━━━━━ Given entries ━━━━━
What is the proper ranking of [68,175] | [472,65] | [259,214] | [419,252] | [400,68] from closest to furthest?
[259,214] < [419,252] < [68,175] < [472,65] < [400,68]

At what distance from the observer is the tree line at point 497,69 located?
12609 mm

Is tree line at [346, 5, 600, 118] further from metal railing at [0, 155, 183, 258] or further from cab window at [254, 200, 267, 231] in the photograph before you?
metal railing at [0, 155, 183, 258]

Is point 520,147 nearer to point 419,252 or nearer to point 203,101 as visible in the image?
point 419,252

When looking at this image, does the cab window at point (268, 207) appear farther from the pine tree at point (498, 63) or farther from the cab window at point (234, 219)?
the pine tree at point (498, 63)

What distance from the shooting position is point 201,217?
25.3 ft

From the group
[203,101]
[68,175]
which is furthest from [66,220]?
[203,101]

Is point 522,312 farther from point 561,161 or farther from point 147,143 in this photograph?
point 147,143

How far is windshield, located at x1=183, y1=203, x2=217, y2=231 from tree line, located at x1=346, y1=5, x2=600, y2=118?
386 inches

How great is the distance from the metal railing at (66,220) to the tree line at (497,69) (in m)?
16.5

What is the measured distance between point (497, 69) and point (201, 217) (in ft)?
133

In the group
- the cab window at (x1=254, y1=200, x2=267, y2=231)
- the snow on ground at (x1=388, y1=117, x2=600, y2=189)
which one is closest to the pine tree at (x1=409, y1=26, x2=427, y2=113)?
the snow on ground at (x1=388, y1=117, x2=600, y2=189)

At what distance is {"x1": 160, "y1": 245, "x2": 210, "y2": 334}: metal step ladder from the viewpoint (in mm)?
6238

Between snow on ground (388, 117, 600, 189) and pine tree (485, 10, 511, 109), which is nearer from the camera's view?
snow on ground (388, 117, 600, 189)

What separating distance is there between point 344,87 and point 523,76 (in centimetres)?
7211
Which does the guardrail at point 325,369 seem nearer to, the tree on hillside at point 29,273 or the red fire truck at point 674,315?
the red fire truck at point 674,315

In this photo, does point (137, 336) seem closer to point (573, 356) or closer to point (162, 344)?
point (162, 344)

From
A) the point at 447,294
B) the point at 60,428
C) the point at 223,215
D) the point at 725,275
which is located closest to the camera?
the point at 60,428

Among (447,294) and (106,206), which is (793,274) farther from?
━━━━━
* _Task_
Reproduce only the lines running from the one with "At what distance is" through the final line of the listing above, both ends included.

* _Solution below_
At what distance is {"x1": 160, "y1": 245, "x2": 210, "y2": 334}: metal step ladder from the viewpoint (in mm)?
6238

Between snow on ground (388, 117, 600, 189) and pine tree (485, 10, 511, 109), which is nearer from the camera's view?
snow on ground (388, 117, 600, 189)

What separating distance is there between point 344,87 and point 523,76 (in centimetres)?
7211
Which does the guardrail at point 325,369 seem nearer to, the tree on hillside at point 29,273 or the red fire truck at point 674,315?
the red fire truck at point 674,315

In this photo, does point (137, 336) seem closer to point (573, 356) or closer to point (162, 344)?
point (162, 344)

From
A) the point at 447,294
B) the point at 60,428
C) the point at 223,215
D) the point at 725,275
which is located closest to the camera?
the point at 60,428

Among (447,294) and (106,206), which is (793,274) farther from?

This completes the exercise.